Some, including author and Arctic researcher David C. Woodman, the first to delve into that testimony, have come to feel that perhaps there was more than one wave of walkers – some may have continued south, others at some point returned to the ships, while another group, debilitated by scurvy and exhaustion, remained in Erebus Bay.

It was back in 1992 that amateur Franklin searcher Barry Ranford came to that area and spotted what he first supposed was an old plastic bleach bottle on the stones. It turned out to be a skull, and the following year saw an archaeological study of the site led by the late Anne Keenleyside and her colleague Margaret Bertulli.

The mandible that has now been identified as Fitzjames’s was excavated then, along with another 450 bones from at least 13 Franklin sailors, but rested for a long time in a nearby cache, only to be retrieved by Stenton and his team when it became clear that DNA technology had caught up with the challenge of identifying them.
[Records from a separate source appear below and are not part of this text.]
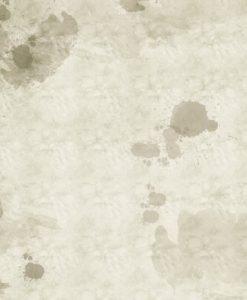 Carta per rivestimento Acquerello Verde El Altillo de los Duendes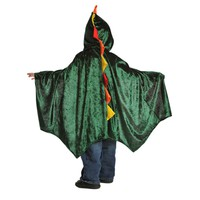 Little Adventures Dragon Cloak | www.hayneedle.com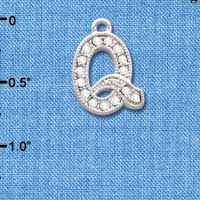 C3719 tlf - Crystal - Q - Beaded Border - Silver Plated Charm (2 per package)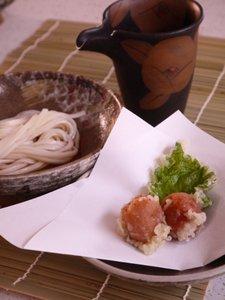 Ume-ten-udon-1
“I was thinking about the people who loved Fitzjames, and how they never got to know when and how he died.”

In the meantime, Franklin’s ships — Erebus in 2014 and Terror in 2016 — have been found. And, although these discoveries have punctuated the known in powerful ways, we still don’t have a clear sequence of events that led the ships to their final resting places far from where they were beset in ice.

That Fitzjames — who after Franklin’s death in 1847 would have been the Captain of Erebus — would have ended up so far from her final resting place, is a puzzle. One conjecture is that, having realized that the bulk of his men could no longer continue their cold march, he returned to oversee a “hospital camp” of the sick. And if so, it must have been there that, as all the coils of expectant life were loosed, he himself became a kind of final sacrifice to their dwindling hopes of survival. If so, then his death, like his life, was an embodiment of his deep and abiding love for his men.